■ **SOURCE**:
* BEGIN *

Alaska has limited role as a state, some Alaskans can have influence

An adult polar bear, the iconic symbol of the Arctic, stands upright on hind feet in search of seals to eat on sea ice floating off the coast of Svalbard, Norway.

An adult polar bear, the iconic symbol of the Arctic, stands upright on hind feet in search of seals to eat on sea ice floating off the coast of Svalbard, Norway.

┬ęSteven Kazlowski/AlaskaStock.com

The Arctic is opening, posing opportunities as well as risks. Some see the potential for oil and gas exploration and new shipping routes as positives. Others see dire consequences from severe storms, wildlife effects, coastal erosion, and melting permafrost.

As the nation’s only Arctic state, Alaska will feel the effects first, for better or worse. But it is unclear how much Alaskans can influence key Arctic policy decisions. Those decisions are made far from the state on the national and international levels, and Alaska’s role is limited.

Nations that share the Arctic, and even nations far from the north, like China, Singapore, and India, are now part of a multinational group, the Arctic Council. Alaska is not part of this.

* END *

■ **WRITTEN EXERCISE 1**: Using the passage on Alaska and the Arctic, decide whether each statement agrees with it, answering yes or no and quoting the words that settle it: (a) Alaska is a member of the Arctic Council. (b) Key Arctic policy decisions are made far from Alaska. (c) China is part of the Arctic Council.

■ **ENTRIES SHOWN**:
* BEGIN *

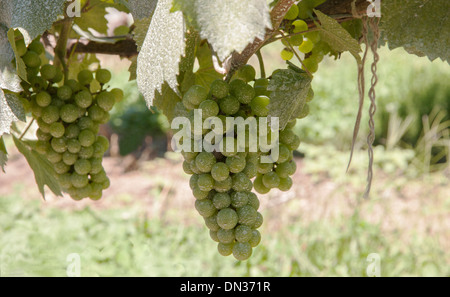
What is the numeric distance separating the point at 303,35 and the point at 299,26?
33 millimetres

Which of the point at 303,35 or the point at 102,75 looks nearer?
the point at 303,35

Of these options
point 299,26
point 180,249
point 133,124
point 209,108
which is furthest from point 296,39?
point 133,124

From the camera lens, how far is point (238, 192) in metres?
0.38

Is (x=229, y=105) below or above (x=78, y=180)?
above

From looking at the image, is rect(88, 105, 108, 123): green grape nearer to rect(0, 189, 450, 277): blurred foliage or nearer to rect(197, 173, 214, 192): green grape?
rect(197, 173, 214, 192): green grape

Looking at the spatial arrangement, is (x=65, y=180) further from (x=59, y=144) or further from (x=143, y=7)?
(x=143, y=7)

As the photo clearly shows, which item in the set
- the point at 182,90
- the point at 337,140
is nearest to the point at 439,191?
the point at 337,140

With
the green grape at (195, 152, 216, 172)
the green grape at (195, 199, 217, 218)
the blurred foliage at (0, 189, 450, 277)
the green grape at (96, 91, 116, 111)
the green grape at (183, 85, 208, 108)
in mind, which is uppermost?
the green grape at (183, 85, 208, 108)

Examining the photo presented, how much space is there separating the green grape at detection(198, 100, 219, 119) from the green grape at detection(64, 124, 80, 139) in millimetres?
217

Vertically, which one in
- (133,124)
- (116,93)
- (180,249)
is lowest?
(180,249)

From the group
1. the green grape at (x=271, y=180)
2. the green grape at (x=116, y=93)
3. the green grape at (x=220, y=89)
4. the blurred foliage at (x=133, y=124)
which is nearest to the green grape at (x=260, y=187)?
the green grape at (x=271, y=180)

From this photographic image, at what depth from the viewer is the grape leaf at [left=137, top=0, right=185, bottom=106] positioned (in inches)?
11.7

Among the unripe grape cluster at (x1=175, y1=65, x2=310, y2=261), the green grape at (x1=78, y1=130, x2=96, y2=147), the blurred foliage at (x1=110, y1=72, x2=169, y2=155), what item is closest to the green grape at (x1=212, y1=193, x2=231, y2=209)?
the unripe grape cluster at (x1=175, y1=65, x2=310, y2=261)

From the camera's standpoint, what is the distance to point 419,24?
37 cm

* END *

■ **WRITTEN EXERCISE 2**: Gather every line of the rows that contains the string "rect".

■ **EXERCISE ANSWER 1**:
(a) No: "Alaska is not part of this."
(b) Yes: "Those decisions are made far from the state on the national and international levels"
(c) Yes: "even nations far from the north, like China, Singapore, and India, are now part of a multinational group, the Arctic Council"

■ **EXERCISE ANSWER 2**:
From looking at the image, is rect(88, 105, 108, 123): green grape nearer to rect(0, 189, 450, 277): blurred foliage or nearer to rect(197, 173, 214, 192): green grape?
rect(197, 173, 214, 192): green grape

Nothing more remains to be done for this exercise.